#### Work task:
Pick out all lines of the entries that include the word "site" and copy them.

#### Records provided:
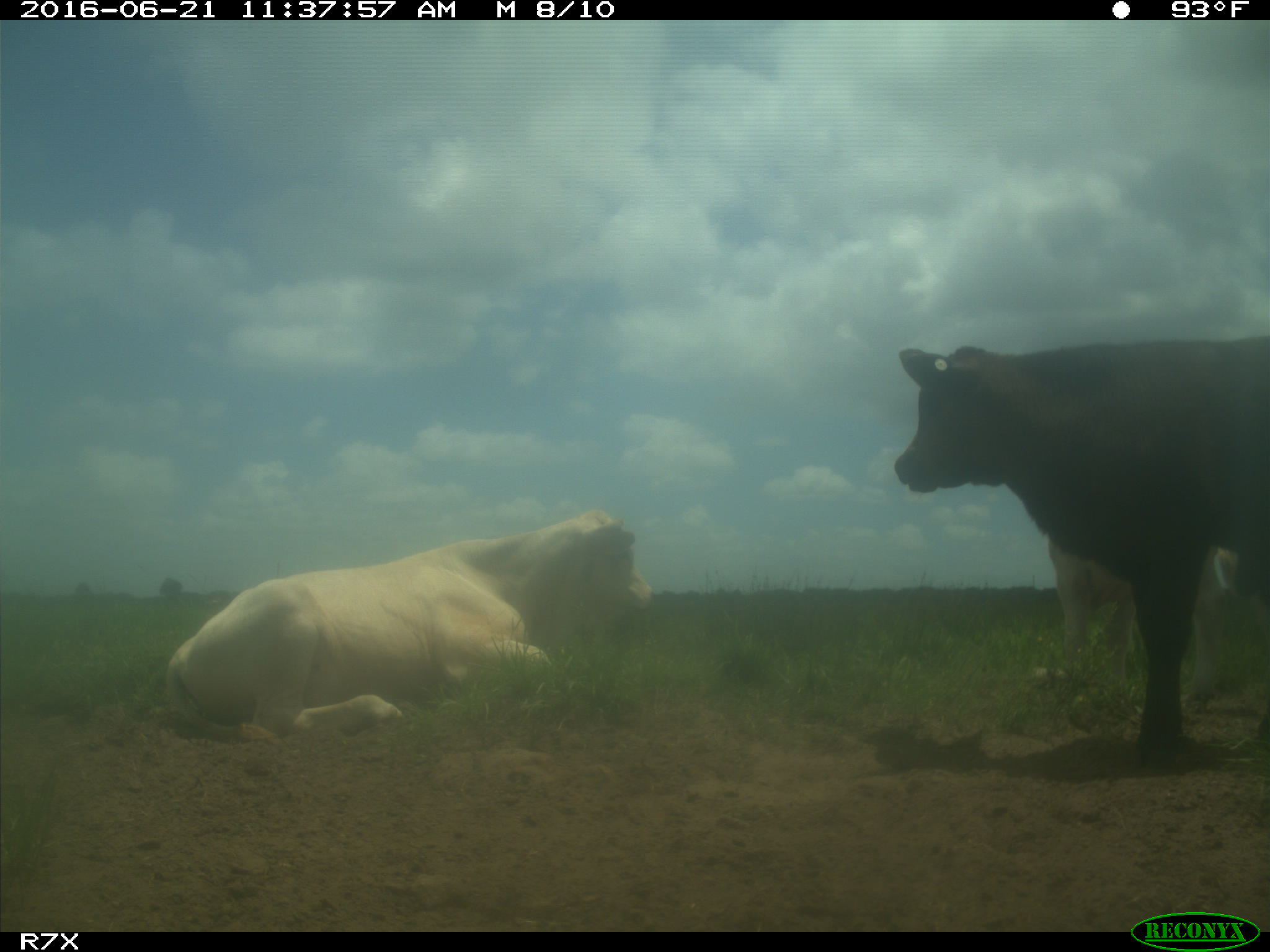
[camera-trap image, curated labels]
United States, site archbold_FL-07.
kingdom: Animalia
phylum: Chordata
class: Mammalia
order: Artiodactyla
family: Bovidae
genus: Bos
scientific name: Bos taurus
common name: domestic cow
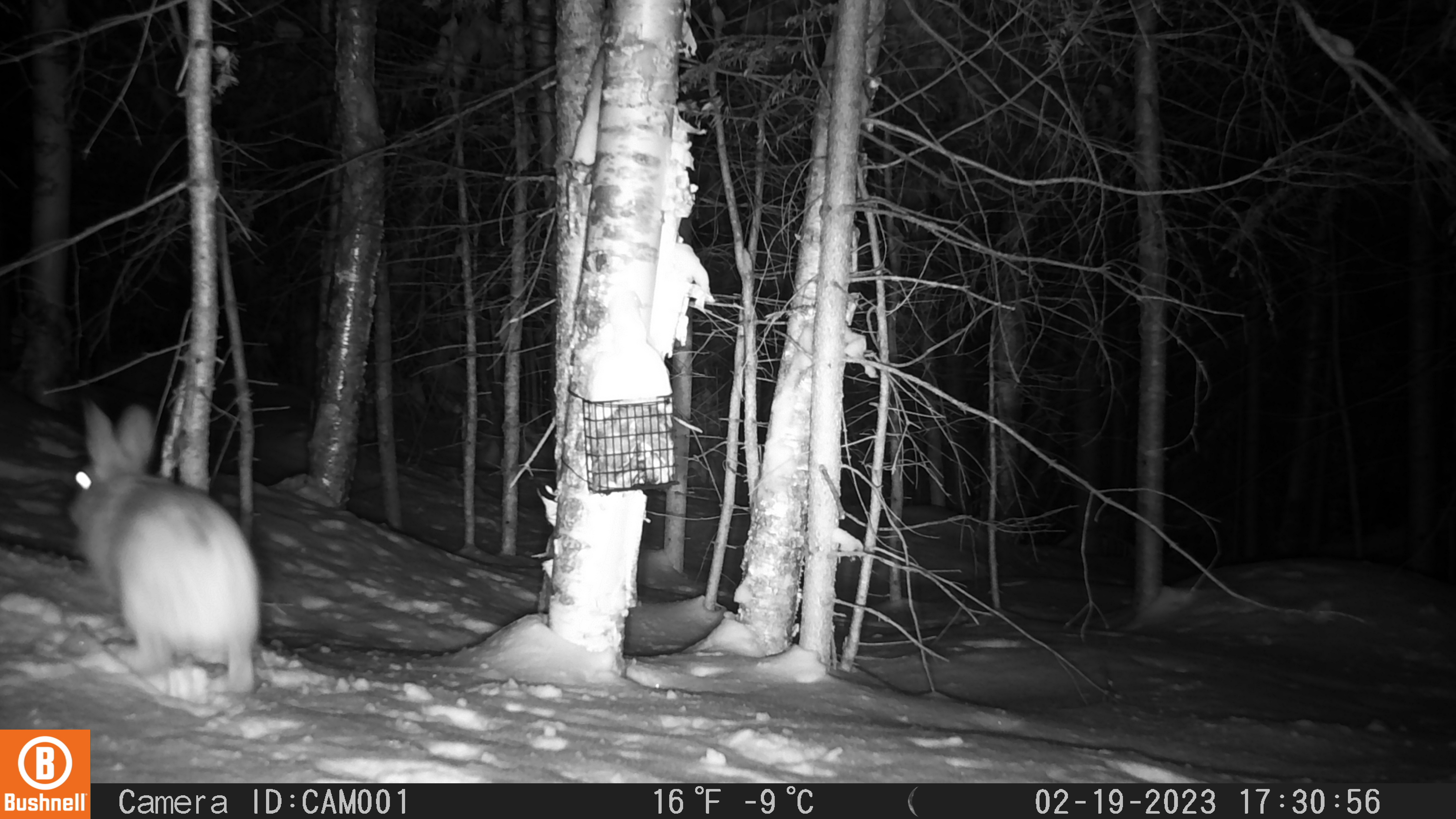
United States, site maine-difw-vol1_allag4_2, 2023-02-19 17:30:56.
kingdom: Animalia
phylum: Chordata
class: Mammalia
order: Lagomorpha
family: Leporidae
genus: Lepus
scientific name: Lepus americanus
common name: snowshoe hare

#### Answer below:
United States, site archbold_FL-07.
United States, site maine-difw-vol1_allag4_2, 2023-02-19 17:30:56.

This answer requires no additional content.